Pensione privilegiata: onere probatorio e nesso con l’aggravamento (Corte dei Conti Sez. giur. Calabria n. 38 del 11.03.2025)
Principi di diritto (Massima)
Il dipendente che invochi la pensione privilegiata per aggravamento di un’infermità già riconosciuta dipendente da causa di servizio ha l’onere di dedurre e provare i fatti costitutivi del diritto, dimostrando la riconducibilità dell’affezione alle concrete modalità di svolgimento delle mansioni. Ove la patologia abbia eziologia multifattoriale e l’aggravamento si sia manifestato dopo il collocamento in quiescenza, il nesso causale non può fondarsi su presunzioni astratte, ma esige una dimostrazione ancorata a concrete e specifiche situazioni di fatto. La consulenza tecnica d’ufficio non è mezzo sostitutivo dell’onere probatorio, ma strumento istruttorio volto a integrare le cognizioni tecniche del giudice sui fatti già acquisiti; essa è inammissibile quando il ricorso si limiti a contestare il merito del giudizio medico-legale senza offrire elementi critici idonei. Il parere del Comitato di verifica per le cause di servizio, adeguatamente motivato, non è superato da doglianze generiche.
Il Fatto
Il ricorrente, già appartenente al corpo degli agenti di custodia e collocato in congedo per riforma, ha chiesto il riconoscimento del diritto alla pensione privilegiata ex art. 67 del d.P.R. n. 1092/1973, previo accertamento della dipendenza da causa di servizio delle patologie sofferte e della loro ascrivibilità, anche in cumulo, alla tabella A categoria 8 del d.P.R. n. 834/1981, con condanna dell’INPS alla liquidazione del trattamento.

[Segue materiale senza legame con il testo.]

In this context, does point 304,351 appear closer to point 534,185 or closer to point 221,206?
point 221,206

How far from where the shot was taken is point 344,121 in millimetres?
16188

Il ricorrente ha dedotto che, dichiarata nel 2008 la dipendenza da causa di servizio dell’infermità “marcata discopatia C6-C7 con osteofitosi”, i successivi accertamenti non avrebbero dovuto comportare un nuovo parere del Comitato di verifica e del Ministero; il Ministero della Giustizia, con decreto del 13 ottobre 2023, su conforme parere del Comitato del 14 settembre 2023, ha invece escluso la dipendenza da causa di servizio dell’aggravamento. L’INPS ha eccepito il ne bis in idem, la tardività e la prescrizione.
La Motivazione della Corte
Il Giudice respinge l’eccezione di inammissibilità per ne bis in idem: la precedente pronuncia aveva dichiarato la cessazione della materia del contendere quanto all’una tantum e l’inammissibilità per carenza di domanda amministrativa quanto al trattamento privilegiato; di qui l’onere, assolto dal ricorrente, di inoltrare rituale domanda amministrativa. Anche la tardività è esclusa, risultando l’istanza proposta nei termini.
È invece dichiarato il difetto di legittimazione passiva del Ministero dell’Economia – Comitato di verifica per le cause di servizio. Gli organi medico-legali che rendono pareri endoprocedimentali non hanno legittimazione nei giudizi pensionistici, essendo i loro atti privi di lesività immediata.
Nel merito il ricorso è infondato senza necessità di CTU. Il ricorrente ha sostenuto una pretesa automaticità del nesso tra aggravamento e servizio, ma non ha dimostrato che l’attività svolta abbia inciso sulla patologia, né di avere espletato un’attività più gravosa dell’ordinaria. Nelle patologie a eziologia multifattoriale il nesso non può essere oggetto di presunzioni astratte, ma richiede una dimostrazione ancorata a concrete situazioni di fatto (Cass. Sez. Un. n. 11353 del 17.06.2004). La CTU non è mezzo sostitutivo dell’onere probatorio (Cass. n. 16778 del 17.07.2009).
Il parere del Comitato, adeguatamente motivato, non risulta contraddetto: il ricorrente non ha prodotto una perizia medico-legale idonea a smentirlo o a introdurre elementi di novità. La richiesta di consulenza è quindi inammissibile, perché trasformerebbe il giudizio pensionistico in una mera riedizione della valutazione medico-legale. Le spese seguono la soccombenza, liquidate in favore dell’INPS.